Elle nous vient des Suisses, entraînés par O. Hitzfeld, un allemand, tout ça en jouant à l’Italienne. Ils ont remporté leur guerre d’Espagne. Par le plus petit des scores. Gagner, au football, c’est mettre un but de plus que l’adversaire. C’est ça, le principe de réalité, au football. On peut fantasmer autant qu’on veut, penser que l’Espagne méritait de gagner, que l’Espagne a mieux joué, que l’Espagne ceci, que la Suisse cela, qu’il y a avait un pénalty à tel moment, un hors-jeu sur le but, il n’empêche qu’au coup de sifflet final, le score affiche sa terrible réalité. L’Espagne a été battue.
L’Espagne, à l’évidence, ne s’attendait pas à un tel catenaccio façon suisse.
L’Espagne, comme elle l’a toujours fait, a joué à la ba-balle… comme on dit sur le bord des stades. Le Portugal souffre du même mal, tout comme les équipes très techniques d’ex-Yougoslavie.

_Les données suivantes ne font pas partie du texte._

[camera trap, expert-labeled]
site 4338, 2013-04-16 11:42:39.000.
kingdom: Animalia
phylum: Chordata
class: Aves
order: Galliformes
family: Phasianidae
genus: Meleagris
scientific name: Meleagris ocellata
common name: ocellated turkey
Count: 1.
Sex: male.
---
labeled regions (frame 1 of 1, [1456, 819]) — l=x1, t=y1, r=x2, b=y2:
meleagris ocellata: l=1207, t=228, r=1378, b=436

Ça joue à la ba-balle, ça colle à l’Idéal, c’est beau à voir, c’est narcissiquement complaisant mais peu concluant. On va me répondre que l’Espagne vient de gagner la coupe d’Europe. Certes, mais à bien y regarder l’Espagne la doit à une petite différence qui est ici absente, cette différence, elle s’appelle Marcos Senna, le brésilien naturalisé espagnol, actuel joueur de Villareal et finalement non-sélectionné pour le mondial. Grossière erreur, à mon humble avis.

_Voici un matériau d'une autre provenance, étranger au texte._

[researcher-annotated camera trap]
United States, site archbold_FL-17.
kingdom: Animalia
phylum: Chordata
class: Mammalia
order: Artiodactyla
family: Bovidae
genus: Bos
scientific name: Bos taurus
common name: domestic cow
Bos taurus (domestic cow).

Mais revenons à ces équipes qui jouent à la ba-balle, elles ont du mal à adapter leur jeu au moment voulu. La preuve, elles n’ont jamais gagné une coupe du monde.
Après le but suisse (52ème minute), l’Espagne n’a pas adapté son jeu, elle a juste joué de la même manière mais avec plus de précipitation et nervosité.
Ici, nous entrons dans un domaine qui dépasse le seul domaine du football. Ce qui est en jeu ici, c’est la capacité d’une équipe à laisser une ouverture à l’autre, bref, à accepter la rencontre. On dit ça, au foot, on parle de la « rencontre sportive » qui est bien pus complexe que la confrontation. Confrontation : on voit deux blocs s’entrechoquer. Ce n’est qu’une partie de la rencontre, ça. Une autre caractéristique d’une rencontre, et qui la singularise de la simple percussion de deux astéroïdes, c’est cette adaptation, ce que Marc-Alain Ouaknin, étudiant la Cabale, formule ainsi : «Le jeu est, comme dans la Rahamim, une possibilité d’altérité-altération de soi. »
Rahamim (Hébreu), en langue de football, ça se traduirait par : permettre une ouverture tactique dans sa tactique de départ sans pour autant la rejeter. Voilà de quoi n’a pas été capable l’Espagne devant l’improbable : que sa victoire n’ait pas lieu.
Faire de soi autre chose que soi, accepter de s’éloigner de son Idéal pour négocier avec le principe de réalité.
Voilà ce dont l’Espagne n’a pas été capable.
Accueillir l’improbable et se refaire le portrait à son image.
Voilà ce dont l’Espagne n’a pas été capable.
Et sans cette faculté, personne ne gagne ni la coupe, ni les faveurs du Monde.
Depuis avant-hier, cette coupe n’a plus aucun intérêt.